§ Estratto del documento:
Il cantante/chitarrista dei Barbarisms fa Faraone di cognome ma non fatevi ingannare: Nicholas è americano, il suo trio è svedese e il loro secondo album Browser è uscito in Italia per la neonata label romana A Modest Proposal. Viaggi tra i confini nazionali a parte, quel che è certo è che, dopo l’esordio omonimo di un anno e mezzo fa, la band è tornata con un disco ancor più bello, in cui pop e folk si congiungono con maestria, cura per i particolari e immediatezza. Una delle colonne sonore ideali per questa primavera così bizzarra e ammaliante. Schiaccia play e poi leggi il track-by-track (anche in inglese).

§ Estratto dei dati:
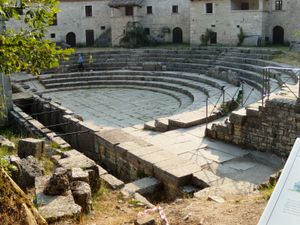 사에피눔의 원형극장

§ Compiti da svolgere:
A. Nel testo sui Barbarisms, con quale etichetta è uscito in Italia l'album Browser?
B. Prosegui il testo sui Barbarisms partendo da dove si interrompe.

§ Risultati per compito:
A. Con la neonata label romana A Modest Proposal.

B.
I used to love reading interviews and would hate when songwriters wouldn’t describe their songs so that their fans could have “their own experiences.” I wanted the inside dope, I wanted the dirt… I wanted to know whatever so-and-so songwriter knew so that I could write songs like that too. Or at least I wanted to make sure I wasn’t a fool for feeling a certain way about a certain song (which was foolish of me). Anyways, I can’t pretend to have any “inside dope” any more than I can pretend to have enough of an audience to use that slightly condescending word -“fans.” But I can still write things about these songs, helpful or otherwise.
HEAVIEST BREATHER
Appetito & Rimpianti.
I thought of the poet/translator Ernest Dowson, who “cried for madder music and stronger wine” and was dead by 33. And I thought about King Lear asking Gloucester if he could see how the world goes… and Gloucester (with his eyes gouged out) saying that he saw it, “feelingly.”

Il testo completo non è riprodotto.